START STUDY TEXT

This project titled “Modular Joint-on-a-Chip for Early In Vitro Pre-clinical Pharmaceutical Research,” is supported by a National Science Foundation Partnerships for Innovation-Technology Transfer award, to develop a Microphysiological Articular Joint In a Chip (MAJIC) system to model the multi-tissue architecture and function of human articular joints in a microfluidic platform for drug screening and preclinical assessment.
The Wood lab applies tissue engineering strategies, microfabrication, and mechanobiology to create a platform that captures the interplay between chondrocytes, extracellular matrix, and mechanical stimuli, with the goal of improving translational predictivity for therapeutics targeting joint diseases such as osteoarthritis.
The MAJIC approach integrates Wood’s expertise in 3D printing, biomaterials, biomechanics, cell culture, and fluorescence and atomic force microscopy to create a controlled, modular microenvironment that recapitulates key biomechanical and biochemical cues of the joint. By incorporating multiple tissue types and fluidic connectivity, the system is intended to reproduce physiological loading, interfacial interactions, and soluble factor exchange that influence chondrocyte behavior and tissue responses. This modularity allows components to be reconfigured or scaled to match specific research or drug screening needs and supports iterative refinement for both mechanistic studies and early-stage pharmaceutical evaluation.

END STUDY TEXT
START SOURCE INFORMATION

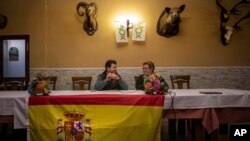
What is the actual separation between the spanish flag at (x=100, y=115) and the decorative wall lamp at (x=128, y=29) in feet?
9.72

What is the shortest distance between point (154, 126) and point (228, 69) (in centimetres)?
362

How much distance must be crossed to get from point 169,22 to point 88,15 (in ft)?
5.47

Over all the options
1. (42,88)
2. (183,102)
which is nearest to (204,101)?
(183,102)

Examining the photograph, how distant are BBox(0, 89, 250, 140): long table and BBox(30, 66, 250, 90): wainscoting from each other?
2795 mm

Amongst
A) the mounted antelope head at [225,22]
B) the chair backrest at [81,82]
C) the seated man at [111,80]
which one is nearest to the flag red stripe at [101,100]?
the seated man at [111,80]

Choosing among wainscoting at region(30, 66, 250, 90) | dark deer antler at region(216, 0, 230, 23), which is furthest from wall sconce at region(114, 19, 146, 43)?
dark deer antler at region(216, 0, 230, 23)

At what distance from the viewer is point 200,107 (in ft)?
11.8

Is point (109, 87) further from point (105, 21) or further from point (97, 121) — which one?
point (105, 21)

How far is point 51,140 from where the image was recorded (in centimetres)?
345

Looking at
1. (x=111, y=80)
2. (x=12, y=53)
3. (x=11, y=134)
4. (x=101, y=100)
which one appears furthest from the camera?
(x=12, y=53)

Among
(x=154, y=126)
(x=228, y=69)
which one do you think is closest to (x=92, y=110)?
(x=154, y=126)

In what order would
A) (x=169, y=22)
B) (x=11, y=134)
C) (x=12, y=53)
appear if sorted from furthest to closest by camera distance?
(x=12, y=53) < (x=169, y=22) < (x=11, y=134)

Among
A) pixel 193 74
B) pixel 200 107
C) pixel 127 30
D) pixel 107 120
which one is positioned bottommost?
pixel 107 120

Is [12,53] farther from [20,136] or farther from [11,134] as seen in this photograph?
[20,136]
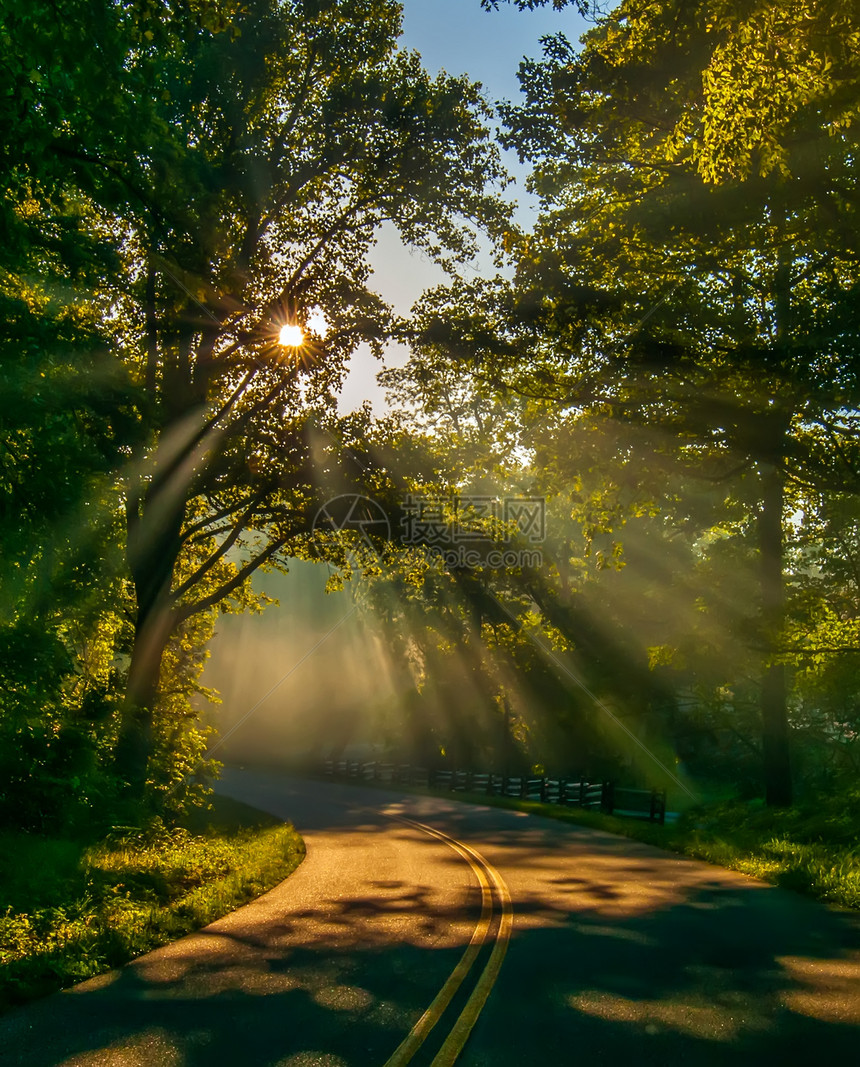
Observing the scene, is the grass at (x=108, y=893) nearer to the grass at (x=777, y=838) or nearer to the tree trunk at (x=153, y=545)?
the tree trunk at (x=153, y=545)

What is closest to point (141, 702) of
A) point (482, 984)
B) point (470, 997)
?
point (482, 984)

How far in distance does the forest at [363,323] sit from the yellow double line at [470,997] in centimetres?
629

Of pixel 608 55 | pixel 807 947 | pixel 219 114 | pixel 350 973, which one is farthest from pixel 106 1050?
pixel 219 114

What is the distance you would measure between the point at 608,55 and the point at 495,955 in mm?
12771

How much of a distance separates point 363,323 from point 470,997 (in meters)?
17.1

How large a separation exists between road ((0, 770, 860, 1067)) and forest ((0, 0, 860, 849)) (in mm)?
5318

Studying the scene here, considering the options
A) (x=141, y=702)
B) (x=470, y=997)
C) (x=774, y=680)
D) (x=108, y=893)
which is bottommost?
(x=108, y=893)

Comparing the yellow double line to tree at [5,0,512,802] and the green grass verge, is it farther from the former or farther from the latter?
tree at [5,0,512,802]

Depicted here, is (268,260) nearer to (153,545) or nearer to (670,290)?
(153,545)

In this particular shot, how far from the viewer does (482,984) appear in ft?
25.4

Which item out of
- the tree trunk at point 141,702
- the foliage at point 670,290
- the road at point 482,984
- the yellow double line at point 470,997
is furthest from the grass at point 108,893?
the foliage at point 670,290

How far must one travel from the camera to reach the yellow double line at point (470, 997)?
591 centimetres

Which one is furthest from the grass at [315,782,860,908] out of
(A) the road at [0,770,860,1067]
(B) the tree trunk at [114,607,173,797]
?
(B) the tree trunk at [114,607,173,797]

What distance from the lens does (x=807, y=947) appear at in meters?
9.26
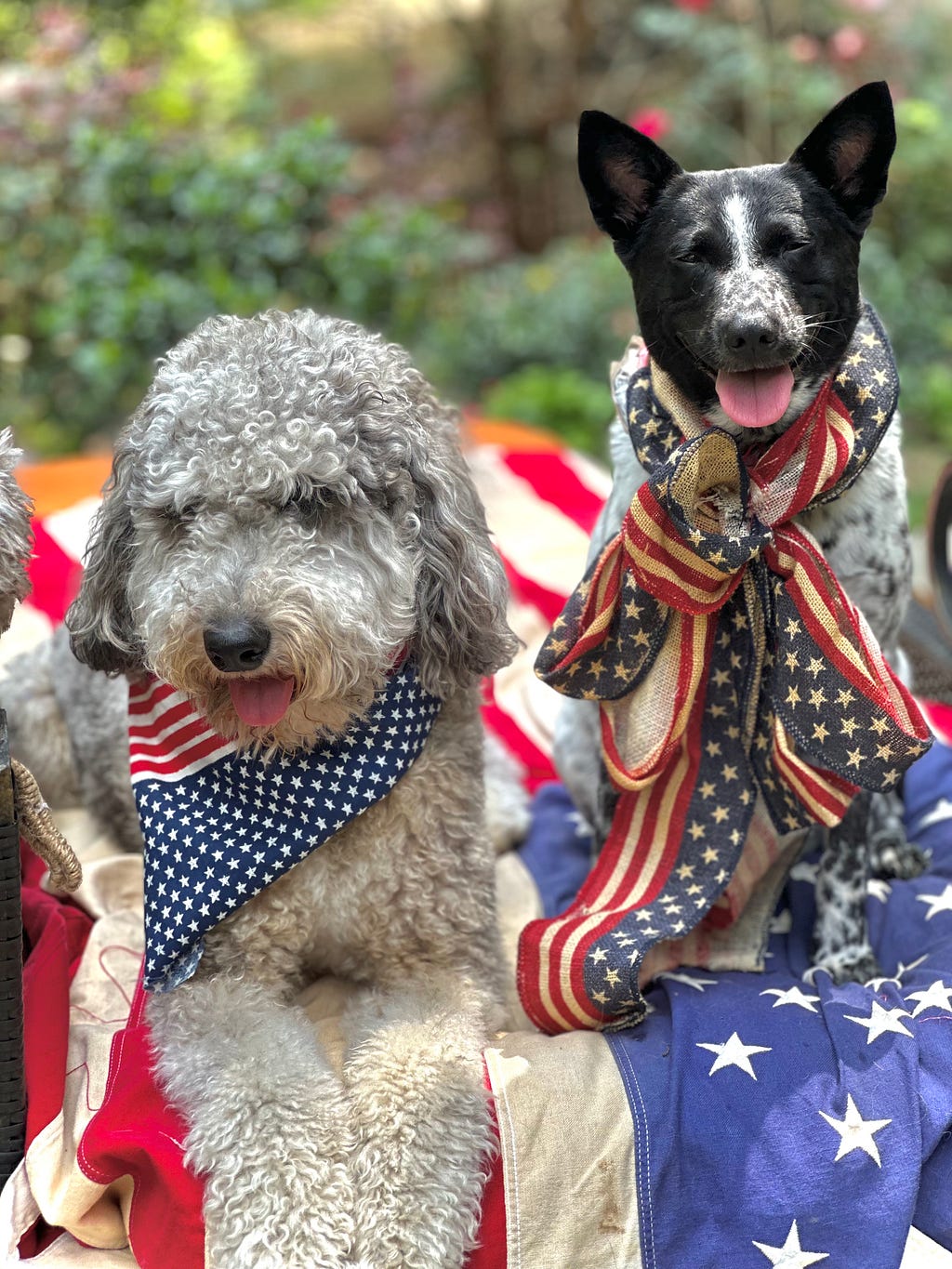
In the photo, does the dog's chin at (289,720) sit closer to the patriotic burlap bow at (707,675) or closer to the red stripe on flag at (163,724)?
the red stripe on flag at (163,724)

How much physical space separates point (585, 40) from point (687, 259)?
21.7 feet

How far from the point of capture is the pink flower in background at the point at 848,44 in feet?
23.5

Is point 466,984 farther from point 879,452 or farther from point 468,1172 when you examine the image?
point 879,452

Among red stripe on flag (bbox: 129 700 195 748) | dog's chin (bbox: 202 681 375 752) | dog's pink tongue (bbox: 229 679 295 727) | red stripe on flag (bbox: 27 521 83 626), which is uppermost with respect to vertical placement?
dog's pink tongue (bbox: 229 679 295 727)

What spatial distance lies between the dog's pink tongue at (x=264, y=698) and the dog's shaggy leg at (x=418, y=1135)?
1.87 ft

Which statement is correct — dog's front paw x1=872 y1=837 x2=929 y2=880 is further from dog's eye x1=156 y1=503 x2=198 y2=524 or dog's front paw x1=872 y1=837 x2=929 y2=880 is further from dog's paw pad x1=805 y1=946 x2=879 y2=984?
dog's eye x1=156 y1=503 x2=198 y2=524

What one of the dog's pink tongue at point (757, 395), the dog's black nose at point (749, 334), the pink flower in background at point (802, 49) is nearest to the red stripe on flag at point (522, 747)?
the dog's pink tongue at point (757, 395)

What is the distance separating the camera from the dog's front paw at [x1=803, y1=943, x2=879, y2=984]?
2.48 m

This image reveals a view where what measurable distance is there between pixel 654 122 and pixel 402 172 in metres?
2.13

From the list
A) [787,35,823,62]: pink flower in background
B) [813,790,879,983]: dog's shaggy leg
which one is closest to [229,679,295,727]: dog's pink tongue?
[813,790,879,983]: dog's shaggy leg

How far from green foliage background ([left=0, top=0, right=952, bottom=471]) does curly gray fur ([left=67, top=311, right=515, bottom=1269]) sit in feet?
11.8

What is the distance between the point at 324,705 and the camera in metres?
2.04

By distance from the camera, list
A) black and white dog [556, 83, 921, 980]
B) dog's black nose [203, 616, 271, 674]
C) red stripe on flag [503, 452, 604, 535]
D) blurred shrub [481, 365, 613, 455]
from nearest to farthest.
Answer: dog's black nose [203, 616, 271, 674] < black and white dog [556, 83, 921, 980] < red stripe on flag [503, 452, 604, 535] < blurred shrub [481, 365, 613, 455]

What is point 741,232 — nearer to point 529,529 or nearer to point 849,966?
point 849,966
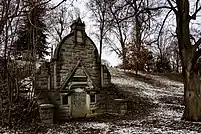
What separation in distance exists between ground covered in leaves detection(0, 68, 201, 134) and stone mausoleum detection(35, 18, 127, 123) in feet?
2.88

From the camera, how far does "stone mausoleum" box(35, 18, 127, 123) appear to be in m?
12.6

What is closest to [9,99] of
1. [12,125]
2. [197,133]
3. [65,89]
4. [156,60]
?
[12,125]

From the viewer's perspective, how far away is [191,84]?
11562 mm

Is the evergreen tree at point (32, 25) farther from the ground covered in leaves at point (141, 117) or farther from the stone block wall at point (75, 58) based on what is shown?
the ground covered in leaves at point (141, 117)

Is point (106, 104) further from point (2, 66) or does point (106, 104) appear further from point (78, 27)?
point (2, 66)

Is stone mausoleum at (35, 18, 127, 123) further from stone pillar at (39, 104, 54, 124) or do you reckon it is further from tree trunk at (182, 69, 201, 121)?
tree trunk at (182, 69, 201, 121)

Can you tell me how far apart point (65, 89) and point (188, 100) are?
20.2 feet

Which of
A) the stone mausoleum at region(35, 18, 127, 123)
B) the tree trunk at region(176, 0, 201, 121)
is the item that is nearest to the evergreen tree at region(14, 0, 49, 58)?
the stone mausoleum at region(35, 18, 127, 123)

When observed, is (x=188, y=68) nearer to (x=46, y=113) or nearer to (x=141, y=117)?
(x=141, y=117)

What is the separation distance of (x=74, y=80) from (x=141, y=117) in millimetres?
4061

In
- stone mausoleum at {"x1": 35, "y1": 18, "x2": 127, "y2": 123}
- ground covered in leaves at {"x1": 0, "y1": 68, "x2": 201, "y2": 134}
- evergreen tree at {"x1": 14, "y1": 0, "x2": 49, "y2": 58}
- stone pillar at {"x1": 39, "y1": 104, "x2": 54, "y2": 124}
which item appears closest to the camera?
evergreen tree at {"x1": 14, "y1": 0, "x2": 49, "y2": 58}

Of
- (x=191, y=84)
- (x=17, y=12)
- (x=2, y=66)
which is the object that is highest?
(x=17, y=12)

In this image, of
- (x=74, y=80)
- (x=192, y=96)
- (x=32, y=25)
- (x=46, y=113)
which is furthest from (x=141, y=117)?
(x=32, y=25)

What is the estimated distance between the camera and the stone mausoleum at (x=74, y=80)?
1262 centimetres
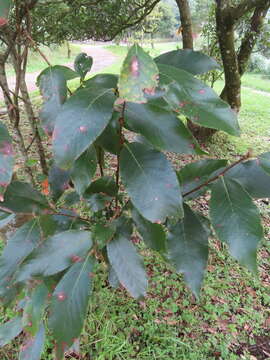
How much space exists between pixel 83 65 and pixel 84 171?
269mm

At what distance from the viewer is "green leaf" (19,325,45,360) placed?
2.64 ft

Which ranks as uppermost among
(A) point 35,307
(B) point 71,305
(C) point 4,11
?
(C) point 4,11

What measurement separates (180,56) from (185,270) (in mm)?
423

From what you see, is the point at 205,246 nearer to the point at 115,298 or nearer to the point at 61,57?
the point at 115,298

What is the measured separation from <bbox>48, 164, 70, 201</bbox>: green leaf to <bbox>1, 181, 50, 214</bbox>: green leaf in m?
0.06

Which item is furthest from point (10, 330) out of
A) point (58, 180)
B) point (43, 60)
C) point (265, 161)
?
point (43, 60)

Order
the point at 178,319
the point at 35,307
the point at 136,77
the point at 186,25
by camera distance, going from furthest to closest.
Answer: the point at 186,25 < the point at 178,319 < the point at 35,307 < the point at 136,77

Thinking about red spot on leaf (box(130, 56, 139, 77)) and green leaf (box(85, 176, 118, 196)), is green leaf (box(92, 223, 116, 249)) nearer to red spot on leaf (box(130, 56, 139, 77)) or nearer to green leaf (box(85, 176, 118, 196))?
green leaf (box(85, 176, 118, 196))

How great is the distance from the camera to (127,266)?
21.8 inches

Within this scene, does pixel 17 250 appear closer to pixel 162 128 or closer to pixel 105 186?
pixel 105 186

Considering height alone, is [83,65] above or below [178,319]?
above

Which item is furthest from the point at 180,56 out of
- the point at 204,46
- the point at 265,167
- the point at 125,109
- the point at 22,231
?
the point at 204,46

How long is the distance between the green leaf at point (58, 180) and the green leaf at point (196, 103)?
35 cm

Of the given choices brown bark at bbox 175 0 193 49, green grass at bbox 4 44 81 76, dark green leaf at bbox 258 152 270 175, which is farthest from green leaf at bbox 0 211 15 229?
green grass at bbox 4 44 81 76
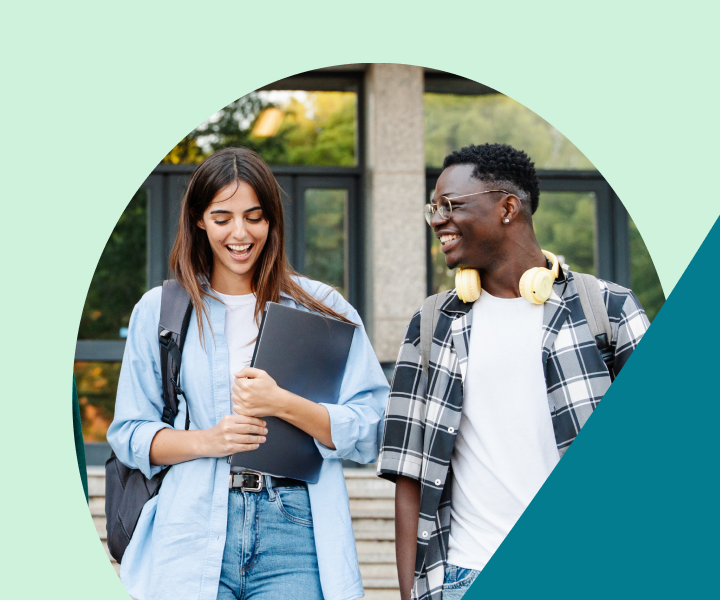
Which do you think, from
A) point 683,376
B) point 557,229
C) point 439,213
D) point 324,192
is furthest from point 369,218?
point 683,376

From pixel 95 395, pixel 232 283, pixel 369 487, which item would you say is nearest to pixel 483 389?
pixel 232 283

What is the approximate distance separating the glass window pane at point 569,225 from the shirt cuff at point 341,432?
5337 millimetres

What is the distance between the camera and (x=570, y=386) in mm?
2373

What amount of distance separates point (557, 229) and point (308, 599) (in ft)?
18.8

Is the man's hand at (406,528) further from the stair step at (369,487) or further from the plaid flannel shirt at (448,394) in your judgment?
the stair step at (369,487)

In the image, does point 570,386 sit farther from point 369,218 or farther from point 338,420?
point 369,218

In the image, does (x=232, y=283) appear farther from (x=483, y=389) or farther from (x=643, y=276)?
(x=643, y=276)

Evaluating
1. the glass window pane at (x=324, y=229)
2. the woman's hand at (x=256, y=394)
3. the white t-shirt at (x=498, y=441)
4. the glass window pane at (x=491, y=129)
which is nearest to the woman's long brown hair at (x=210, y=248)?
the woman's hand at (x=256, y=394)

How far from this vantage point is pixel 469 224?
96.6 inches

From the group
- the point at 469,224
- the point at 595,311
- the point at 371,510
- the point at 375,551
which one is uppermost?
the point at 469,224

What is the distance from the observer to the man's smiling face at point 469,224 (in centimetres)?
245

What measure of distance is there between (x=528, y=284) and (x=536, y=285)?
0.09 feet

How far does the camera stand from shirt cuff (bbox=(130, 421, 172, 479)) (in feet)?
7.92

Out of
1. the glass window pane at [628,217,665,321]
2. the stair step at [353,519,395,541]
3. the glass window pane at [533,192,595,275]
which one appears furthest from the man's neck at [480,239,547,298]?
the glass window pane at [628,217,665,321]
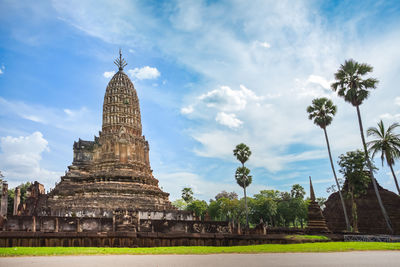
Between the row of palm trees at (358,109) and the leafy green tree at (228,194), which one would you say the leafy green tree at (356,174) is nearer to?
the row of palm trees at (358,109)

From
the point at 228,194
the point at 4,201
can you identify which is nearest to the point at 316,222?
the point at 4,201

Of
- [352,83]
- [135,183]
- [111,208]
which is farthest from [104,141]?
[352,83]

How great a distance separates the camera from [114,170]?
47.2 meters

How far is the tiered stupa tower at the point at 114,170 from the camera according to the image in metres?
41.2

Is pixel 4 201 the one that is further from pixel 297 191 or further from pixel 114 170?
pixel 297 191

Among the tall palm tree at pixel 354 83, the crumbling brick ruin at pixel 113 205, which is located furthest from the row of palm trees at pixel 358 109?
the crumbling brick ruin at pixel 113 205

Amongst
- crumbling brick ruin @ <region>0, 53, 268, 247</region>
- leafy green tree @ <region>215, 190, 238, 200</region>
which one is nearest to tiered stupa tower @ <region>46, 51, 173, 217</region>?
crumbling brick ruin @ <region>0, 53, 268, 247</region>

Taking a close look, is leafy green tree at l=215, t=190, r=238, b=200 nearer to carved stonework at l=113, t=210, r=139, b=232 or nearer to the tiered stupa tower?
the tiered stupa tower

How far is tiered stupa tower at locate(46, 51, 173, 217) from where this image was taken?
1623 inches

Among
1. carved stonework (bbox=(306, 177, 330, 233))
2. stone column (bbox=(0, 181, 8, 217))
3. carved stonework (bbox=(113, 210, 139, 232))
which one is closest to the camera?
carved stonework (bbox=(113, 210, 139, 232))

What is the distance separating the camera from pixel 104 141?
51594mm

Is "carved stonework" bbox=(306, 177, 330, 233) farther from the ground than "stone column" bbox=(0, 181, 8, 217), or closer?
closer

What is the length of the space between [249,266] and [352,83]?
34166mm

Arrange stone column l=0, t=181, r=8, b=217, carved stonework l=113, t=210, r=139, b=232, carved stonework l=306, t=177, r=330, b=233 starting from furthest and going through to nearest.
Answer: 1. stone column l=0, t=181, r=8, b=217
2. carved stonework l=306, t=177, r=330, b=233
3. carved stonework l=113, t=210, r=139, b=232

END SOURCE INFORMATION

WHAT YOU WILL DO:
(1) In the joint-on-a-chip project description, what three approaches does the Wood lab apply to create its platform?
(2) Carry on the joint-on-a-chip project description after its final sentence.
These records were taken from a separate source.

LIST OF ANSWERS:
(1) Tissue engineering strategies, microfabrication, and mechanobiology.

(2)
A central scientific objective of the project is to model integrin-mediated mechanotransduction and cytoskeletal regulation in chondrocytes under physiologically relevant mechanical loading. Wood’s prior work on the homeostatic role of the chondrocyte cytoskeleton and integrin signaling informs device design and biomarker selection. The MAJIC platform is meant to enable quantitative assays of cellular responses—such as redox signaling, kinase activation, and matrix remodeling—under defined mechanical and biochemical perturbations, bridging gaps between simplified in vitro models and complex in vivo systems.
Beyond academic inquiry, an emphasis of the PFI-TT award is technology transfer and translational utility. The project includes development of a device that can be adopted by industry and regulatory partners for early preclinical screening, reducing reliance on animal models and providing higher-throughput, human-relevant data to inform go/no-go decisions. Patents and design disclosures listed in Wood’s scholarly activity indicate active protection and commercialization pathways for a biomimetic joint-on-a-chip and related microfluidic platforms, supporting potential uptake by pharmaceutical developers and contract research organizations.